Goal of the exercise: Which lines run from the one containing "Is small vegetation" to the end of the entries? Quote them exactly, and nothing else.

Records from a data source:
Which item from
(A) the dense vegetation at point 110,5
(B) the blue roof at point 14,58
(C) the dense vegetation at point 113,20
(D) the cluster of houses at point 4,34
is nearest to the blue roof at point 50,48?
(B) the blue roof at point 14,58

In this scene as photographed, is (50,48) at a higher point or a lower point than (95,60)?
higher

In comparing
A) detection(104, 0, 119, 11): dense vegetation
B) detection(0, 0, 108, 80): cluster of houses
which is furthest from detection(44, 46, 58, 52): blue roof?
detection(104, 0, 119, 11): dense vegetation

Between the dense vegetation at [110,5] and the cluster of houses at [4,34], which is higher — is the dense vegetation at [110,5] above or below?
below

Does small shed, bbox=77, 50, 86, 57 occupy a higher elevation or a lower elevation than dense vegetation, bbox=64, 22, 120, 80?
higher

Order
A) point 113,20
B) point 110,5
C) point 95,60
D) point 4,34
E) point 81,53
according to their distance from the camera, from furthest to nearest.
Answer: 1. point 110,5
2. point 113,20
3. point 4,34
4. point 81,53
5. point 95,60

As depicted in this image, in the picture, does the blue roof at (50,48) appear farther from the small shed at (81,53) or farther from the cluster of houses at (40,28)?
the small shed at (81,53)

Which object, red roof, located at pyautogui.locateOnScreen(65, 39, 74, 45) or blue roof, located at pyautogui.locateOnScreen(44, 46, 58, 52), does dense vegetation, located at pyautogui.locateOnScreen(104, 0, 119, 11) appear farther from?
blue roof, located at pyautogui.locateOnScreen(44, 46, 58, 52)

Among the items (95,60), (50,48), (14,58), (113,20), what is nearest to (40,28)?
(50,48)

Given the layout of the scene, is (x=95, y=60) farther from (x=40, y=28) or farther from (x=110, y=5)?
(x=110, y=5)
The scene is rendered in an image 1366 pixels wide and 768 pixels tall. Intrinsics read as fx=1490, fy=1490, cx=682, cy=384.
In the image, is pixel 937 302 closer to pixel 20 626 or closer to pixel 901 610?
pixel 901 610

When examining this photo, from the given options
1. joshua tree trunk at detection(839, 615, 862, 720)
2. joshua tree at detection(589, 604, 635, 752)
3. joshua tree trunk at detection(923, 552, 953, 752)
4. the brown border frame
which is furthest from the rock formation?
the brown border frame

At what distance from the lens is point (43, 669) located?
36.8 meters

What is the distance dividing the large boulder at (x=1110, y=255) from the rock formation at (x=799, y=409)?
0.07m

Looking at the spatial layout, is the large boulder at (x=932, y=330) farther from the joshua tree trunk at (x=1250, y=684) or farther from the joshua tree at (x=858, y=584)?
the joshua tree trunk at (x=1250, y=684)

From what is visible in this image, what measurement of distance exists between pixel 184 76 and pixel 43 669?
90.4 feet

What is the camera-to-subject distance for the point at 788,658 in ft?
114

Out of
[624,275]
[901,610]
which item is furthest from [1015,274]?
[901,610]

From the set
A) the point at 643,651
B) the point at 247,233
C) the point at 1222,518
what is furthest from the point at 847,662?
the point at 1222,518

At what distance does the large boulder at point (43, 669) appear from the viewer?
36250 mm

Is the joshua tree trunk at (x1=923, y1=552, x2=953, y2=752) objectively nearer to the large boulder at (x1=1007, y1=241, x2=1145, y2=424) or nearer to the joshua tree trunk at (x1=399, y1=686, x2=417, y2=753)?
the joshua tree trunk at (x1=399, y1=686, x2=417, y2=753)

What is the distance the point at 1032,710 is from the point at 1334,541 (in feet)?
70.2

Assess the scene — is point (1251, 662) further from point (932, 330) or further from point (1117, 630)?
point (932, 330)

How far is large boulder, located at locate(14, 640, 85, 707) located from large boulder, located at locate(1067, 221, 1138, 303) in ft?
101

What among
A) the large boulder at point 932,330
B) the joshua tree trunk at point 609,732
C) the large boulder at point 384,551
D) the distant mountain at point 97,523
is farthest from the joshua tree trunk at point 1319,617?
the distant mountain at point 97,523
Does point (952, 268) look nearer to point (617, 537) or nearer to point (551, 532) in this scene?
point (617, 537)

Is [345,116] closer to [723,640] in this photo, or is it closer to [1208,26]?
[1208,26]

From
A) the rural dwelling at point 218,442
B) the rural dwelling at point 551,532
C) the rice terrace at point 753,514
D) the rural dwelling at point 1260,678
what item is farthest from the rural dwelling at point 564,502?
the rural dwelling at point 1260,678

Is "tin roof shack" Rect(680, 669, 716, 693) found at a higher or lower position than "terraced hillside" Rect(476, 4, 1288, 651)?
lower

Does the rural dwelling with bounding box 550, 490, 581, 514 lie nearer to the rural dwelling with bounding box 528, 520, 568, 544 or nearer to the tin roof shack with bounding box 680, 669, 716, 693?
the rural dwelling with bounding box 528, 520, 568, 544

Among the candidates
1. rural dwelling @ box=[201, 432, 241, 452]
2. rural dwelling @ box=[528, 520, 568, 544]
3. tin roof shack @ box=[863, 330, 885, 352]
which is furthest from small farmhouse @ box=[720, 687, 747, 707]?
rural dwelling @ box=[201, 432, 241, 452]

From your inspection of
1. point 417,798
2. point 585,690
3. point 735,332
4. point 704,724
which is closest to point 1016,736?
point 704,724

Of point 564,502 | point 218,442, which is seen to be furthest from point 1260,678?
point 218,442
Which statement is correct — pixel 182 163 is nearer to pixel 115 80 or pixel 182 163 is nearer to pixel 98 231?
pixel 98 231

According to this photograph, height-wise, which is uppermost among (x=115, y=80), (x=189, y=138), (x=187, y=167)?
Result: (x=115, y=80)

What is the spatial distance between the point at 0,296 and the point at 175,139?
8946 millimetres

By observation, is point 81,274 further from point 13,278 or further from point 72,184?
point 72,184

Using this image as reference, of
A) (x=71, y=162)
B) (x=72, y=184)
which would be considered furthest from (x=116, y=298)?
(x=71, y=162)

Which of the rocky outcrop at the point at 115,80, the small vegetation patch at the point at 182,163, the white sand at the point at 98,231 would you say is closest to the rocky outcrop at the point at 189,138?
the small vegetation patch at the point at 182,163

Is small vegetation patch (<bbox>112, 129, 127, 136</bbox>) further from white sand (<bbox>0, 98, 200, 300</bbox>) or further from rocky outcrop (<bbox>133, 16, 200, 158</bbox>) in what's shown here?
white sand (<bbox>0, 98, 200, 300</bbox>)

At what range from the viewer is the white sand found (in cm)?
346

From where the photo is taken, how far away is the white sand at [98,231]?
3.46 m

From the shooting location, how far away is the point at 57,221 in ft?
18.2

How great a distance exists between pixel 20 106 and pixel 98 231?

Answer for this exercise:
Is small vegetation patch (<bbox>112, 129, 127, 136</bbox>) further from white sand (<bbox>0, 98, 200, 300</bbox>) or further from rocky outcrop (<bbox>133, 16, 200, 158</bbox>) in what's shown here?
white sand (<bbox>0, 98, 200, 300</bbox>)

At what range from the viewer is the white sand found (in cm)?
346

From where the photo is taken, how far away is the white sand at [98,231]?
3.46 m

From the shooting location, how far away is the point at 57,221 in ft?
18.2

How great a distance exists between pixel 20 106 and pixel 98 231?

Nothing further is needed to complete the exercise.